By James Gill | NOLA.com | November 8, 2020
The big question in New Orleans DA’s races used to be who would do a better job of locking ’em up and throwing away the key.
In those good old days, the best way to whip the public into a fury was to explain that some defendant had gotten off on a “legal technicality.”
A judge, for instance, might disallow evidence seized in a warrantless search. The pretext for this was a legal technicality otherwise known as the Fourth Amendment to the United States Constitution, and the public was not convinced it served the interests of justice.
We are not talking ancient history here. Indeed, the current DA, Leon Cannizzaro, is very much the hard-nosed, old-school prosecutor, a fan of long sentences with few hang-ups about due process. He may not have presided over as many frame-ups as his storied predecessor, Harry Connick, but nobody could call him a softie. He will be remembered for coercing witnesses with counterfeit subpoenas and having domestic violence victims jailed as material witnesses.

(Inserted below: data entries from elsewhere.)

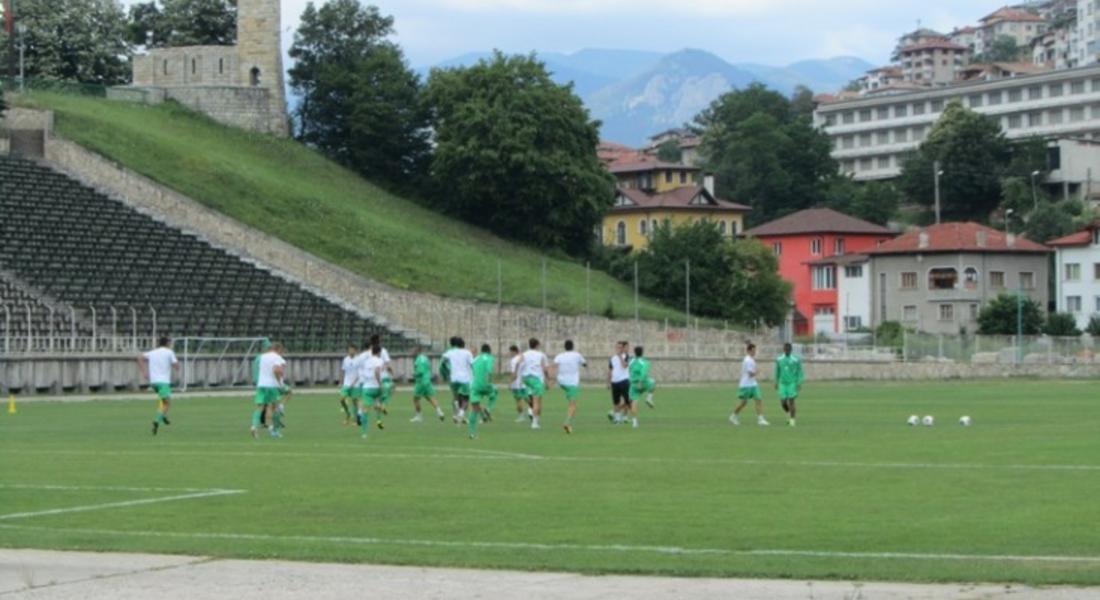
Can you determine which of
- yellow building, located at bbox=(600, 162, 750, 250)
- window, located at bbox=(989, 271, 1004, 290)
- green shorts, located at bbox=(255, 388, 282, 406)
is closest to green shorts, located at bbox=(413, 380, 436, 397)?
green shorts, located at bbox=(255, 388, 282, 406)

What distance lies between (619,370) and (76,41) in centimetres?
8787

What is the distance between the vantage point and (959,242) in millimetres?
123125

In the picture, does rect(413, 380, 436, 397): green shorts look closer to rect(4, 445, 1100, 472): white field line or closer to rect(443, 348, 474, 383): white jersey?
rect(443, 348, 474, 383): white jersey

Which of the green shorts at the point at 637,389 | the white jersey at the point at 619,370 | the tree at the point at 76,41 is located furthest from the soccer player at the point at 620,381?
the tree at the point at 76,41

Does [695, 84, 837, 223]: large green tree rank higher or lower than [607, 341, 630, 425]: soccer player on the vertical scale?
higher

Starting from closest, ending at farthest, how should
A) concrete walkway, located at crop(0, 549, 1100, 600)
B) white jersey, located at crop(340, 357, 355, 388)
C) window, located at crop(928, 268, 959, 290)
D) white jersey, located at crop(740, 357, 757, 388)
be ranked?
1. concrete walkway, located at crop(0, 549, 1100, 600)
2. white jersey, located at crop(740, 357, 757, 388)
3. white jersey, located at crop(340, 357, 355, 388)
4. window, located at crop(928, 268, 959, 290)

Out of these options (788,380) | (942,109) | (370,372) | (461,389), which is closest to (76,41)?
(461,389)

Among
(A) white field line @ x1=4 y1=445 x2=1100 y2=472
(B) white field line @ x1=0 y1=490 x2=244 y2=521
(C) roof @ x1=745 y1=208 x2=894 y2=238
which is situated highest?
(C) roof @ x1=745 y1=208 x2=894 y2=238

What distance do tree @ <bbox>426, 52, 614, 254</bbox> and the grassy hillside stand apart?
2.14 meters

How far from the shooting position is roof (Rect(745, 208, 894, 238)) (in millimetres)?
143875

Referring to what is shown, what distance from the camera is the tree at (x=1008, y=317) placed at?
109750 mm

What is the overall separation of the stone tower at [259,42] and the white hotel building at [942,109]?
77.0 m

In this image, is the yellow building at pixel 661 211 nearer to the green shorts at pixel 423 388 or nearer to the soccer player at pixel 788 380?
the green shorts at pixel 423 388

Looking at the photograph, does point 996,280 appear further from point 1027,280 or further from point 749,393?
point 749,393
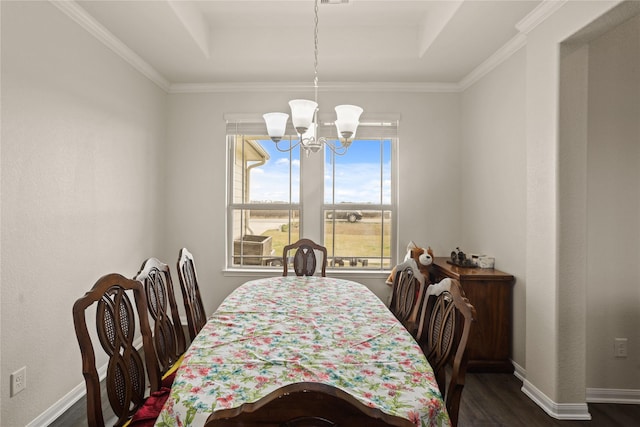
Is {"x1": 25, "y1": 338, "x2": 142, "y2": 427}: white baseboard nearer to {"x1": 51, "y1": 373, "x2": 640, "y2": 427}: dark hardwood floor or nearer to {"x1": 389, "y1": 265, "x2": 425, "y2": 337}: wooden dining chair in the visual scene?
{"x1": 51, "y1": 373, "x2": 640, "y2": 427}: dark hardwood floor

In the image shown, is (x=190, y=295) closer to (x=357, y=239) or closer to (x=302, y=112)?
(x=302, y=112)

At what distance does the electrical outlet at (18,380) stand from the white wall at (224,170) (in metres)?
A: 2.04

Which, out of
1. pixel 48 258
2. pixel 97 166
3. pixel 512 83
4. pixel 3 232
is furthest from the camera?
pixel 512 83

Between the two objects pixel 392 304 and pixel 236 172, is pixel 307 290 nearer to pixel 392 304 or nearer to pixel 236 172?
pixel 392 304

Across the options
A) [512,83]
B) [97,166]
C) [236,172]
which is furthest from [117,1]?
[512,83]

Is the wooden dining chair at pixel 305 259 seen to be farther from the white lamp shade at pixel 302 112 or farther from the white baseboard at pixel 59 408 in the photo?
the white baseboard at pixel 59 408

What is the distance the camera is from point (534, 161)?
265 cm

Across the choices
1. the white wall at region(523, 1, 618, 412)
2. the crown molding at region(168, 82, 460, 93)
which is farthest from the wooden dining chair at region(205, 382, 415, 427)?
the crown molding at region(168, 82, 460, 93)

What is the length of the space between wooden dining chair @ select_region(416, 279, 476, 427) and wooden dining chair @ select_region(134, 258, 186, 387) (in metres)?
1.29

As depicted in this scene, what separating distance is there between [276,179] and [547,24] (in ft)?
9.08

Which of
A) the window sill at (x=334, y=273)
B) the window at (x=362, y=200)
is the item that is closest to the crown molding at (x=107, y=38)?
the window at (x=362, y=200)

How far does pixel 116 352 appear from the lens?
1.41 m

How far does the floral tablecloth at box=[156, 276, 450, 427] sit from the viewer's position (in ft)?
3.93

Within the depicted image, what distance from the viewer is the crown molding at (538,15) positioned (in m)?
2.40
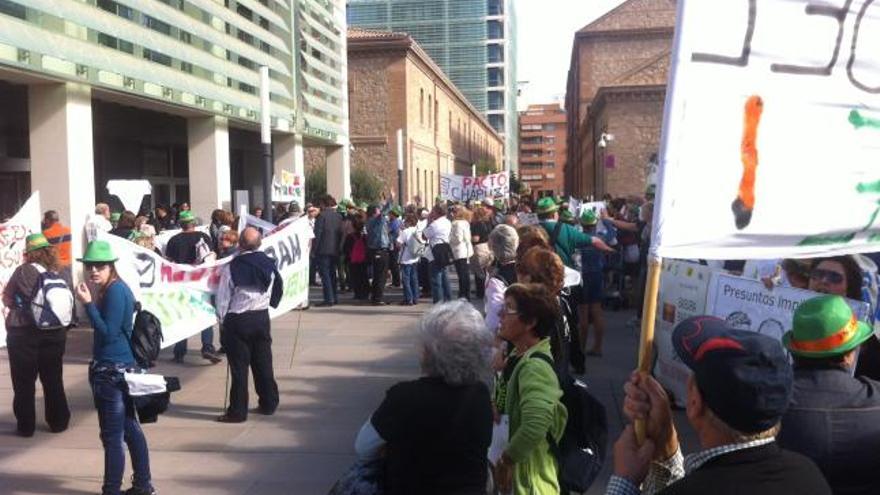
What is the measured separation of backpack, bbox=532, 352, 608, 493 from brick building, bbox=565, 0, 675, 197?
2951cm

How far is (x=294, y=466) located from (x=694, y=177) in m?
4.58

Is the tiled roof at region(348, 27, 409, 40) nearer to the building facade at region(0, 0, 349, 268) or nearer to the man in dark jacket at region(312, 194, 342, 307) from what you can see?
the building facade at region(0, 0, 349, 268)

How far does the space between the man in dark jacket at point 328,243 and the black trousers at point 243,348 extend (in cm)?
704

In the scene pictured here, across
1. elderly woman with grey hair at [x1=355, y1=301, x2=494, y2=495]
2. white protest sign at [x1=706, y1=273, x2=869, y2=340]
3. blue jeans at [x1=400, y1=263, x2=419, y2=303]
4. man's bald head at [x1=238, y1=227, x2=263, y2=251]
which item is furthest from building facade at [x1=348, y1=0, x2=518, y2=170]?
elderly woman with grey hair at [x1=355, y1=301, x2=494, y2=495]

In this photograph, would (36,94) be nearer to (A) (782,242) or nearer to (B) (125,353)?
(B) (125,353)

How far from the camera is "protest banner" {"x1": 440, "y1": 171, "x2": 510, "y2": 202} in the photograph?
2550 centimetres

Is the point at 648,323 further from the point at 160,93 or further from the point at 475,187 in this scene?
the point at 475,187

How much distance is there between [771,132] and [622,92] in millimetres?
45126

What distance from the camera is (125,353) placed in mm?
5492

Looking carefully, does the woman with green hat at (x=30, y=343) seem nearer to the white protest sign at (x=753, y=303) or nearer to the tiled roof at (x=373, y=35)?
the white protest sign at (x=753, y=303)

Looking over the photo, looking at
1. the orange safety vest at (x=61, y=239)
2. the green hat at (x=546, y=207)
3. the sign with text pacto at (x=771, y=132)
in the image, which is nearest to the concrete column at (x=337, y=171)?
the orange safety vest at (x=61, y=239)

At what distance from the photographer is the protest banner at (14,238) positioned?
28.0 ft

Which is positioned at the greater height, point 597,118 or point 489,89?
point 489,89

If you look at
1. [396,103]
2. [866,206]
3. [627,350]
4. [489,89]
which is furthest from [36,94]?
[489,89]
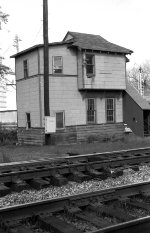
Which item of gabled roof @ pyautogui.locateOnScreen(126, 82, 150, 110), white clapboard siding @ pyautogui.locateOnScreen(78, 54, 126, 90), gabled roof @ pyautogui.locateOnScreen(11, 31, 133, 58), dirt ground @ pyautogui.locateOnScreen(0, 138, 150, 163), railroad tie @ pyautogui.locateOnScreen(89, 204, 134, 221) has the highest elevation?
gabled roof @ pyautogui.locateOnScreen(11, 31, 133, 58)

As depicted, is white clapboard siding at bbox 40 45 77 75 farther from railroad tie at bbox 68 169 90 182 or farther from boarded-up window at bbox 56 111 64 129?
railroad tie at bbox 68 169 90 182

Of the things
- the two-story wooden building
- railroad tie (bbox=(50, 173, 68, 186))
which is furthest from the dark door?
railroad tie (bbox=(50, 173, 68, 186))

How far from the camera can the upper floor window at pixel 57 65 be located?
21.9m

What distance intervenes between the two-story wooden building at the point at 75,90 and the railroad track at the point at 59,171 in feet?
33.8

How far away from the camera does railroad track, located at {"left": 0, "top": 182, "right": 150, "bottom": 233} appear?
189 inches

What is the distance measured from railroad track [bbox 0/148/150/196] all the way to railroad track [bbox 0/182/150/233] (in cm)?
211

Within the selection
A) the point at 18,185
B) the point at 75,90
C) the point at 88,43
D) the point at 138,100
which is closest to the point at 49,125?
the point at 75,90

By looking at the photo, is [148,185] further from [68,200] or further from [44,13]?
[44,13]

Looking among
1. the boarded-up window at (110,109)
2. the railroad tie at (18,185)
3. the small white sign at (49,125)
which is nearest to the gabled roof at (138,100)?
the boarded-up window at (110,109)

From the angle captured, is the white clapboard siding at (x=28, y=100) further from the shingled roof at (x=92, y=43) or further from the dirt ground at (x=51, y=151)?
the dirt ground at (x=51, y=151)

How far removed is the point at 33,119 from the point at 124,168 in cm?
1325

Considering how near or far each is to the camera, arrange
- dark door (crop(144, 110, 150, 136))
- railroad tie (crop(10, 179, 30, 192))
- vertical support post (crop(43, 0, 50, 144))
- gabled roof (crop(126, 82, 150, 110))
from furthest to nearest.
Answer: dark door (crop(144, 110, 150, 136)) < gabled roof (crop(126, 82, 150, 110)) < vertical support post (crop(43, 0, 50, 144)) < railroad tie (crop(10, 179, 30, 192))

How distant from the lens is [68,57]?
2217 centimetres

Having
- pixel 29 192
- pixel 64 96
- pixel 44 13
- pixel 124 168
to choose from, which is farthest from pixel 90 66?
A: pixel 29 192
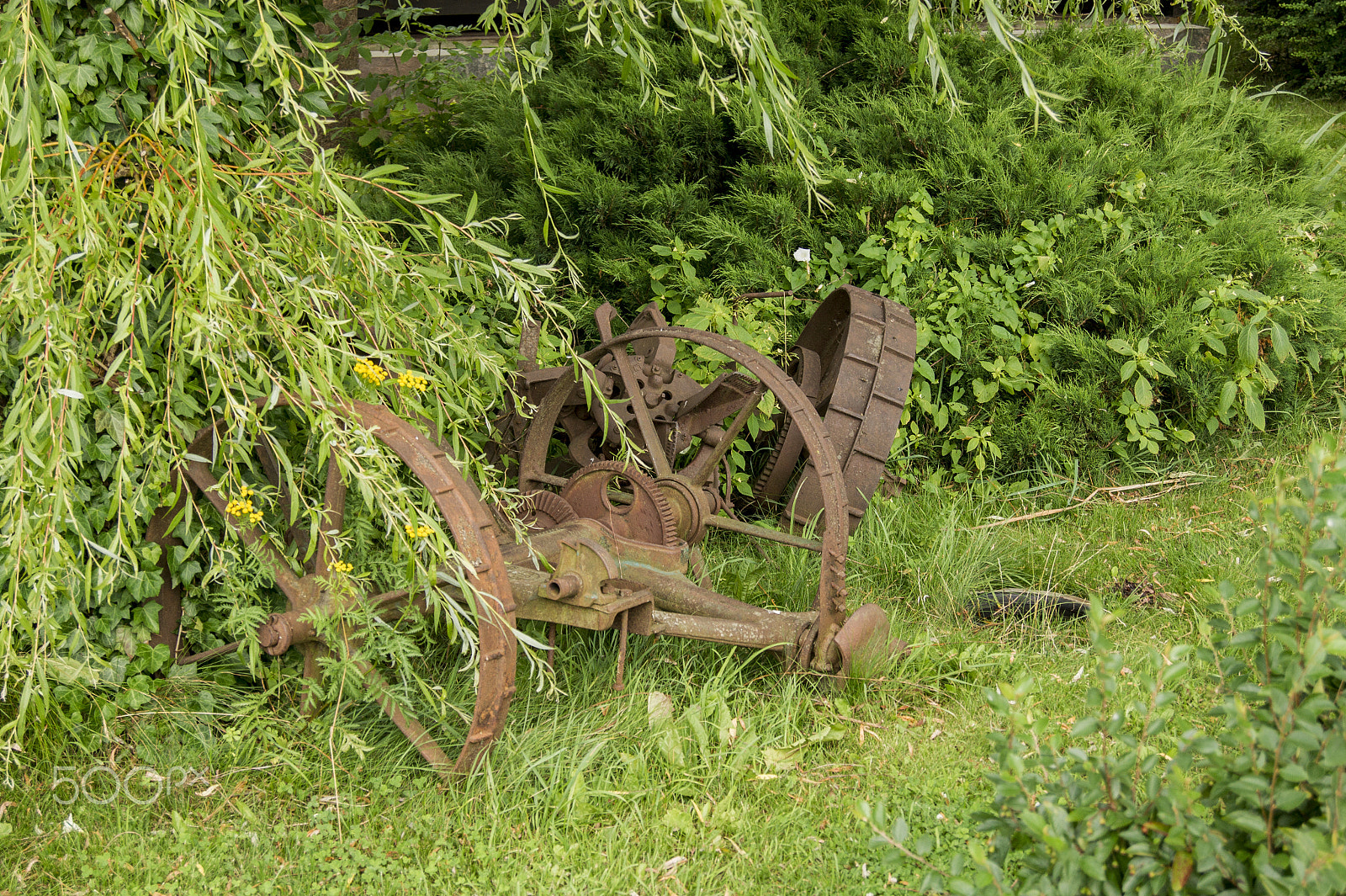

But times are changing and the emerging preference is for shorter prison sentences and fewer of them. And for the next few years at least, prosecutors in New Orleans will not be seeking to execute anyone. Both candidates in the upcoming runoff election so promise.
Keva Landrum and Jason Williams also say they will review cold cases in the confident expectation that further miscarriages will emerge. Prosecutorial misconduct has long been rife, presumably because it has almost always gone unpunished.
The election comes amid a spike in murders. After declining for a couple of years, the rate is back up in 2020; New Orleans will not lightly give up its reputation as one of the world’s bloodiest burgs. Nevertheless, the candidates are not promising the clamp-down that would once have seemed a logical response. Back then candidates were determined not to be accused of “coddling criminals.”
Of the current contenders, Williams seems the more likely to sympathize with criminals, if only because, according to the feds, he is one. He is due for trial on a slew of tax-evasion charges a couple of days after he or Landrum takes over as DA early in the New Year. Landrum quit as a criminal court judge to run for DA.
Williams would not be the first sitting New Orleans DA to appear as a defendant in federal court — Harry Connick was acquitted of shielding an illegal bookmaker in 1990 — but there are better ways of launching a prosecutorial career. Williams alleges that Cannizzaro, who was expected to seek reelection at the time, feared his challenge and had his political adviser, Billy Schultz, orchestrate the tax charges.
Schultz is an accomplished fixer, but the case against Williams is being handled by prosecutors from the Western District of Louisiana after the U.S. Attorney’s Office in New Orleans recused itself. The Tax Division of the Justice Department in Washington approved the charges.
It seems unlikely that the Tax Division follows New Orleans politics closely or that Schultz, who has served a short spell in federal prison for a tax violation of his own, calls any shots there.
Williams is a criminal defense attorney and, in his capacity as a member of the New Orleans City Council, has neglected no opportunity to lambaste Cannizzaro for his heavy-handed tactics. If he is elected DA, he will bring an unusual appreciation of the defense bar’s mindset to the job.
Landrum promises to establish a “civil rights division” to ensure defendants get an even break, but her career has not so far been notable for reformist zeal. She comes to the election from the opposite side of the fence to Williams, and has the advantage of prosecutorial chops.
She started out as an assistant to Connick and stuck around to become first assistant when Eddie Jordan took over. It soon became apparent that Jordan was not up to the job, and he resigned under pressure in 2007, leaving Landrum to become interim DA for 11 months. During that time, she showed she was up to the job, at least according to Rafael Goyeneche, president of the Metropolitan Crime Commission, who rated her performance “outstanding.” Of course, at the time prosecutors were still rough and tough.